La qualité de vie d’un pays devrait dépendre d’un véritable tableau de nord sur lequel il faudrait consulter de nombreux cadrans. Ainsi en est-il d’une voiture. Il y a à la fois un indicateur de vitesse et une jauge d’essence, qu’il faut vérifier séparément. Si l’on ne disposait que d’un indicateur unique combinant les deux chiffres, on pourrait tomber en panne d’essence à force de rouler de plus en plus vite.

C’est une leçon durement apprise, une humiliation des superbes, la promotion des plus humbles. Le PIB par habitant est de 62 606 $ aux  Etats-Unis et de 7510 $  au Vietnam ; le taux de morts pour 100 000 habitants est respectivement de 54.5  et 3 ; la plus grande puissance économique au monde produit 8 fois plus qu’une des plus modestes mais souffre de 18 fois plus de morts face à une épidémie. Un habitant de la Suisse, disposant de 32 570 $ de pouvoir d’achat, a une espérance de vie à la naissance de 83.4  années tandis qu’un Etats-Unien avec 40 100$ ne dispose que de 78,1 années, soit cinq ans en moins.

L’OCDE a créé une instance sous le patronage de Joseph Stiglitz, pris Nobel d’économie, pour définir une série d’indicateurs, de cinq à dix, qui mesureraient toutes les dimensions du bien-être :  le revenu, le travail, la santé, la formation, la culture, l’égalité, le logement, les transports, la sécurité et, surtout, la satisfaction de la population. Un tel tableau de bord, s’il était toujours publié dans sa totalité éviterait les réflexes conditionnés sur le PIB et inciterait les gouvernants à s’occuper de toute la société et non d’un aspect de celle-ci.
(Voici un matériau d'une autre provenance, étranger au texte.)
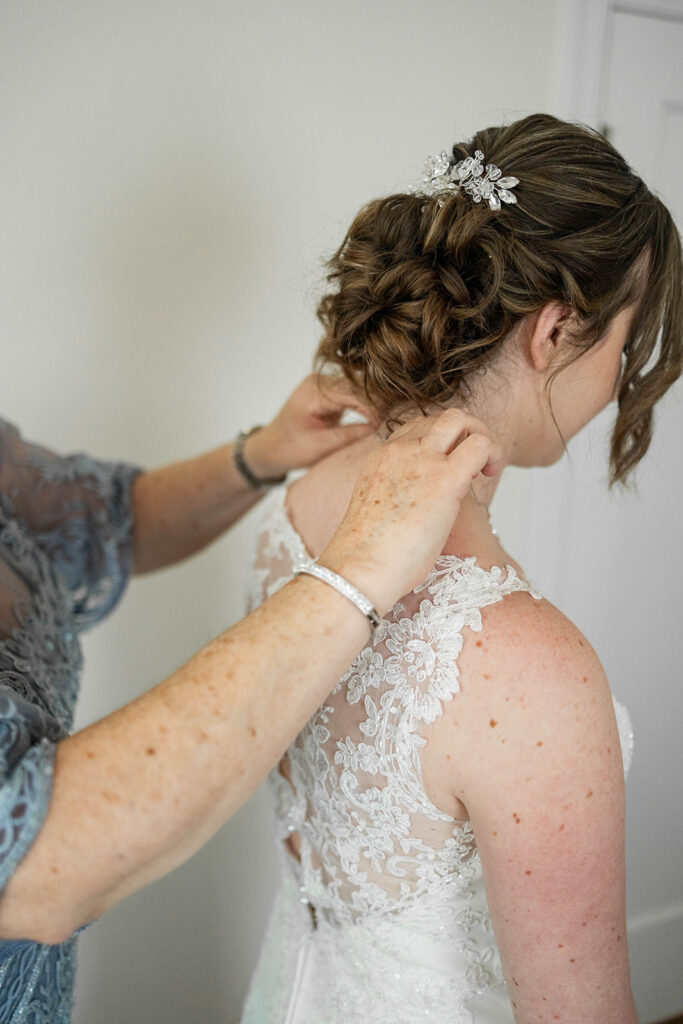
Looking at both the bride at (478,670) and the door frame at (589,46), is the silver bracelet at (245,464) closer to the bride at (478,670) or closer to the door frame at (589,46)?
the bride at (478,670)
Application : nous voterons le 27 septembre sur plusieurs objets très importants, qui sont abordés dans le débat selon une seule dimension. Par exemple le budget pour les avions de combat. On peut à l’infini disserter sur la nécessité d’en disposer, sans se poser quelques questions jamais énoncées, sans entrer dans certaines dimensions esquivées. Est-ce que l’armée suisse considérées dans toutes ses dimensions n’est pas d’abord, principalement, substantiellement un objet symbolique qui manifeste actuellement cette neutralité et cette indépendance d’un pays qui furent jadis durement acquises ? Le danger d’une invasion du territoire, qui fut manifeste en 1870, 1914 et 1939, est-il aujourd’hui plus ou moins probable qu’une attaque du système informatique, un acte terroriste, une submersion des frontières par une invasion de migrants, une guerre bactériologique ?

Personne n’est capable de répondre à ces questions, tout comme personne ne pouvait prévoir le premier janvier 2020 l’épidémie qui menaçait et pour laquelle nous n’étions absolument pas préparés. Que nous réserve la transition climatique comme défis réels ? Même incertitude. Nous vivons dans un monde dangereux mais quel est le danger qui se manifestera le premier ? Impossible de répondre. Or, la question posée par le Conseil fédéral est réduite à une seule dimension : pensez-vous que le territoire sera envahi par une armée ennemie dotée de chars, d’artillerie, de missiles et de bombardiers contre laquelle il faut une aviation militaire suisse capable de soutenir les troupes au sol ? Il n’existe pas de citoyen pour répondre objectivement à une telle question, parce qu’on ne lui montre qu’un seul indicateur alors qu’il en faudrait plusieurs.